Going line by line through the records below, write out everything starting with the line containing "В Актау полицейские" and going on through the line containing "Trafalgar_Square_at_night_2 (1)", exactly and inclusively. Pictures do not go in.

◆ Material supplied ◆
================

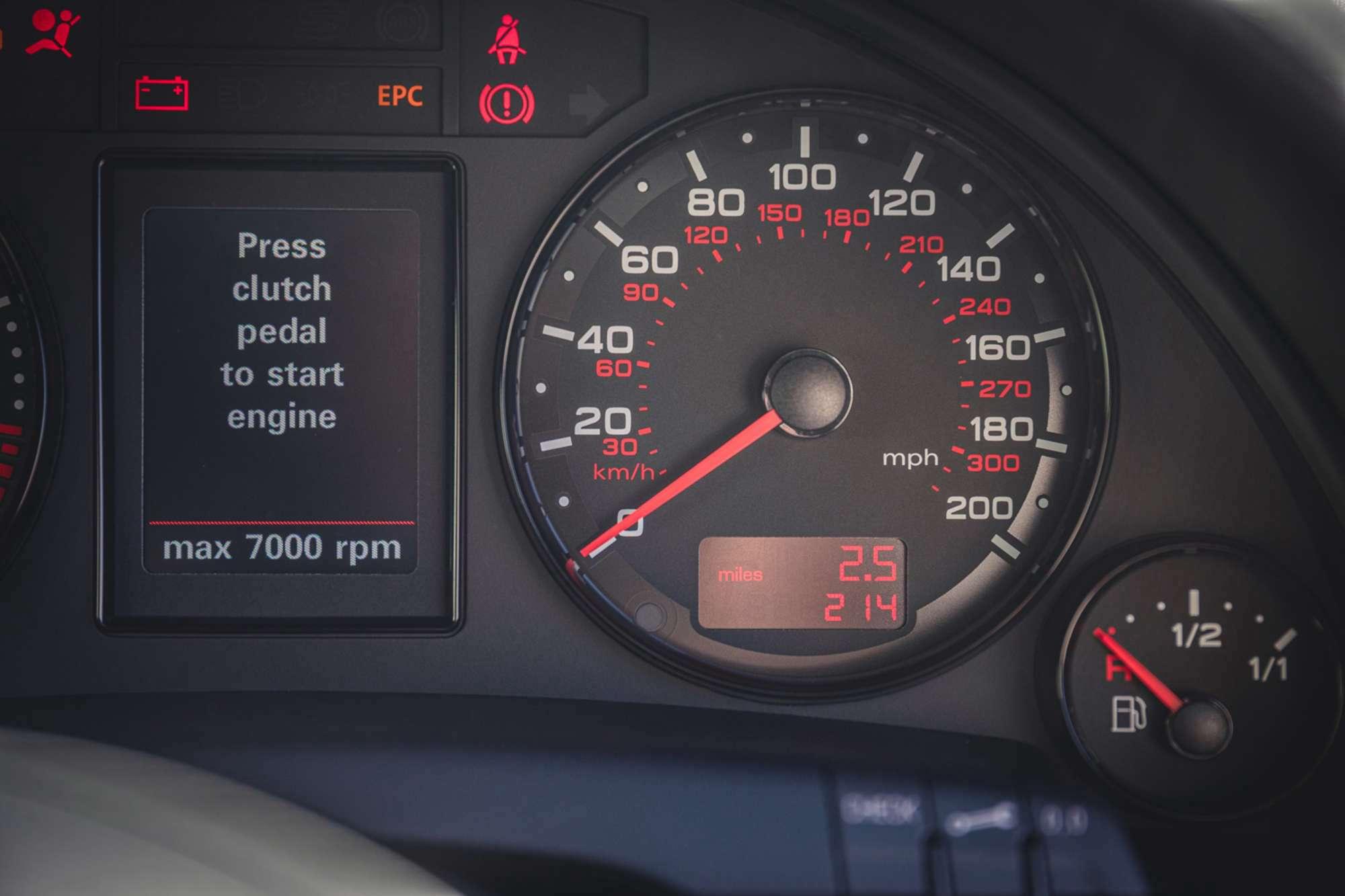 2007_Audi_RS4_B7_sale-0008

================

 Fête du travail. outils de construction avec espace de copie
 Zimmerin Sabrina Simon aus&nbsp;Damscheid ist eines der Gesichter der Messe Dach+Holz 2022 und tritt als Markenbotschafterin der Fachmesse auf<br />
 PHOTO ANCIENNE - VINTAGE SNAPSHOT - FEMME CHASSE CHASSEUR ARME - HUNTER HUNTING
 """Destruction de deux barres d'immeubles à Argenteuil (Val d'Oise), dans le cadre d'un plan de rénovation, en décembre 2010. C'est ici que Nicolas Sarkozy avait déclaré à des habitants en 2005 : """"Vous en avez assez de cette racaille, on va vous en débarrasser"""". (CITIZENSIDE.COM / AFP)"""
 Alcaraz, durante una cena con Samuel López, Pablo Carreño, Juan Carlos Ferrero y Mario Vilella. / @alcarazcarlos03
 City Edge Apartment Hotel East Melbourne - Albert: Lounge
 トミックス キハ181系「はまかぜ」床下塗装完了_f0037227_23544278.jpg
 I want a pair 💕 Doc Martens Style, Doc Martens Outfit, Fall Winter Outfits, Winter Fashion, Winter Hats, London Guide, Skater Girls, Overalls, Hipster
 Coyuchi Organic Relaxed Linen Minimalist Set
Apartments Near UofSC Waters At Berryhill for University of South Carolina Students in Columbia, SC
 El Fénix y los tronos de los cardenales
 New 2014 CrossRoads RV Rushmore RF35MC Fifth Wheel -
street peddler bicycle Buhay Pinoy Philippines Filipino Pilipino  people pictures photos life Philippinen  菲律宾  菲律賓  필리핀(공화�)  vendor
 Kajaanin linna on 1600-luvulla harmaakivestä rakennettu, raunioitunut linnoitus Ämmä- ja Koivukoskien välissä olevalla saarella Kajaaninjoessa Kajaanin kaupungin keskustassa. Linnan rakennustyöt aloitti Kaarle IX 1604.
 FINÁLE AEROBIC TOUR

================

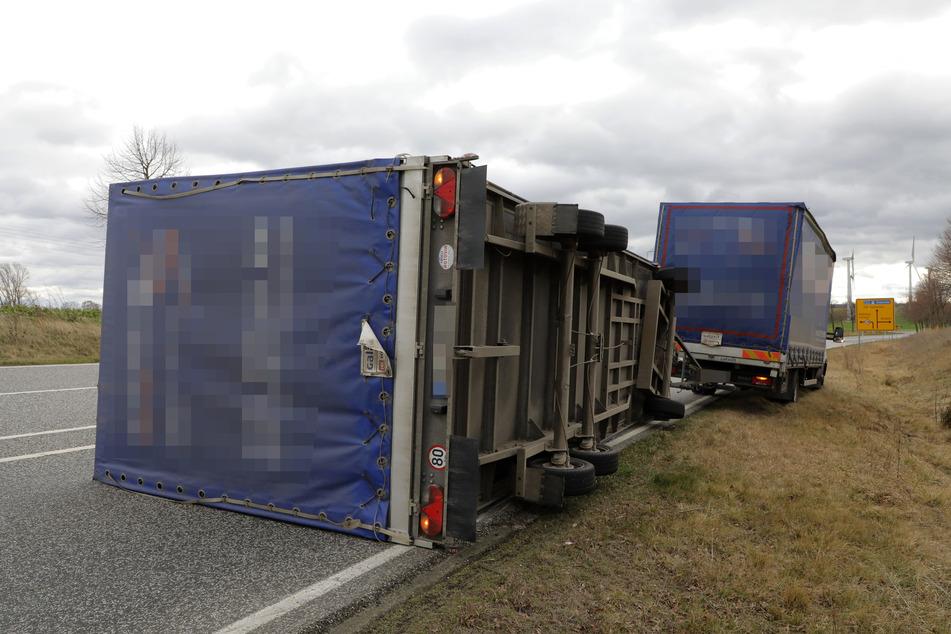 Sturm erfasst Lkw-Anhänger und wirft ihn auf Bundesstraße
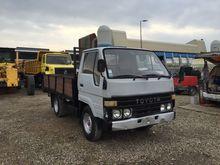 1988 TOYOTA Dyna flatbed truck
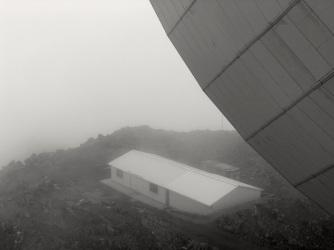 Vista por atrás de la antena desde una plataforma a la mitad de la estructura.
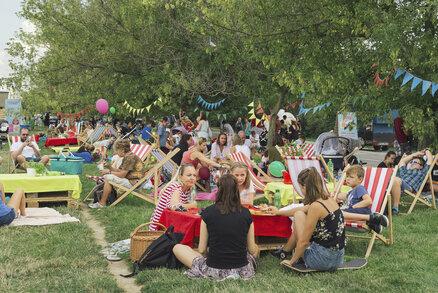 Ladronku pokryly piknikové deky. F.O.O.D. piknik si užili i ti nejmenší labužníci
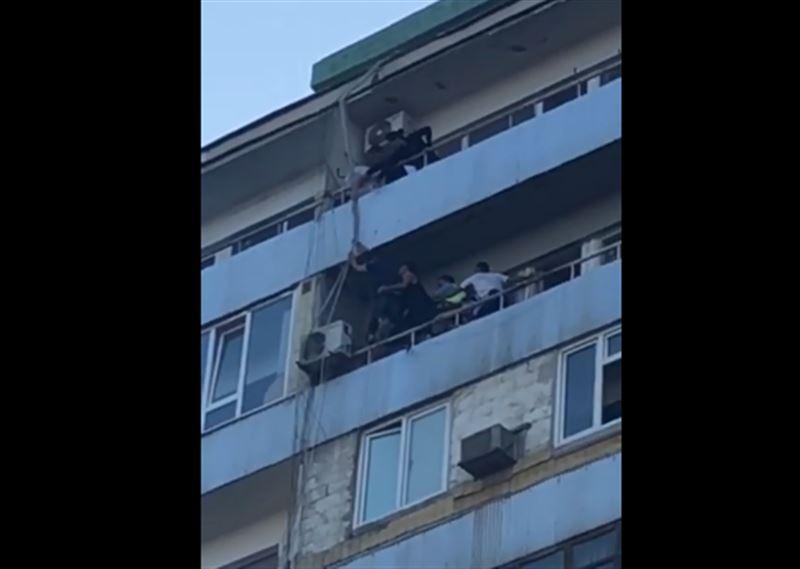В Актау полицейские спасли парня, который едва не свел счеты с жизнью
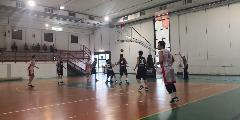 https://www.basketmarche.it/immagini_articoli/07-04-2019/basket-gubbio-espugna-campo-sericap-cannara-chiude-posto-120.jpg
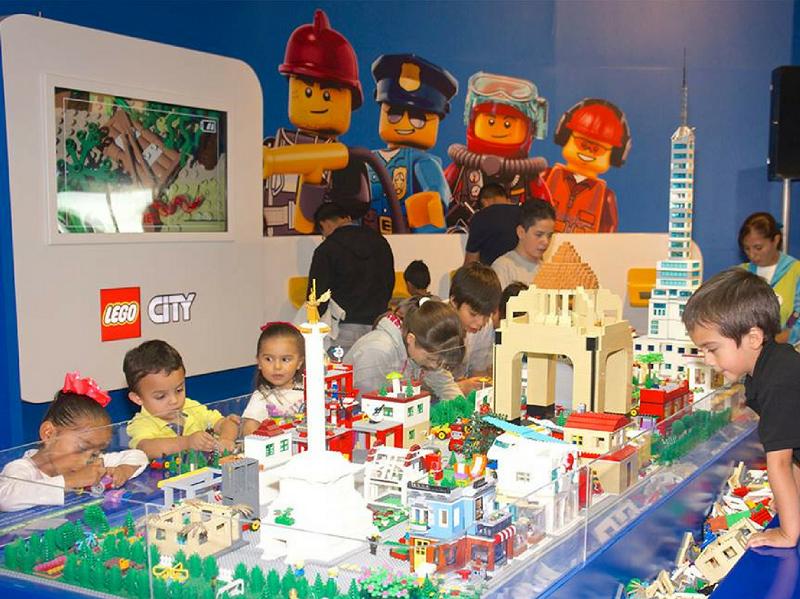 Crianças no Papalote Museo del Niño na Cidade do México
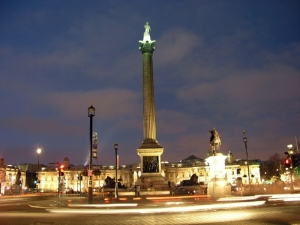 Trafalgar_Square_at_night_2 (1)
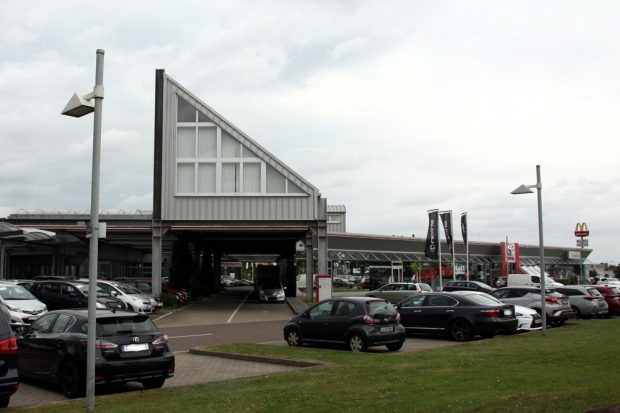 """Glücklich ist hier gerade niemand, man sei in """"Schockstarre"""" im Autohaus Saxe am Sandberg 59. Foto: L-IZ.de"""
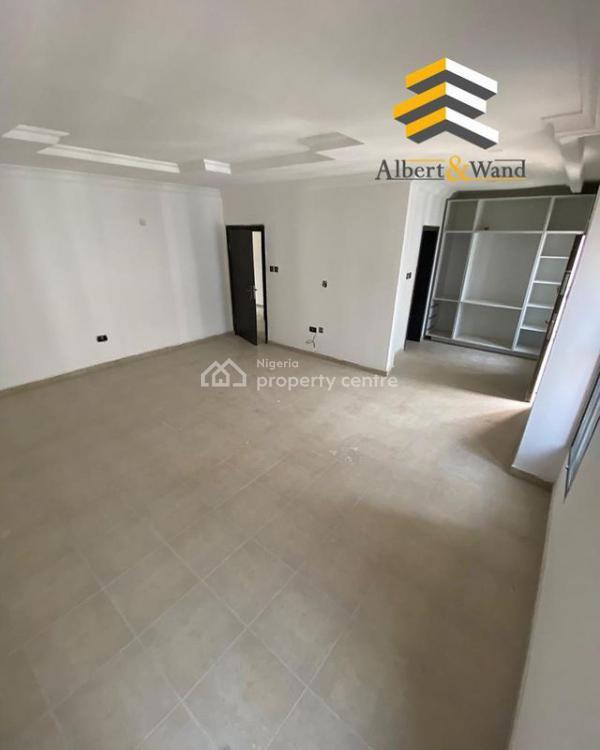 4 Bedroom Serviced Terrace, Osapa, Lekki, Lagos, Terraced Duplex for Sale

================

◆ Reply ◆
В Актау полицейские спасли парня, который едва не свел счеты с жизнью
 https://www.basketmarche.it/immagini_articoli/07-04-2019/basket-gubbio-espugna-campo-sericap-cannara-chiude-posto-120.jpg
 Crianças no Papalote Museo del Niño na Cidade do México
 Trafalgar_Square_at_night_2 (1)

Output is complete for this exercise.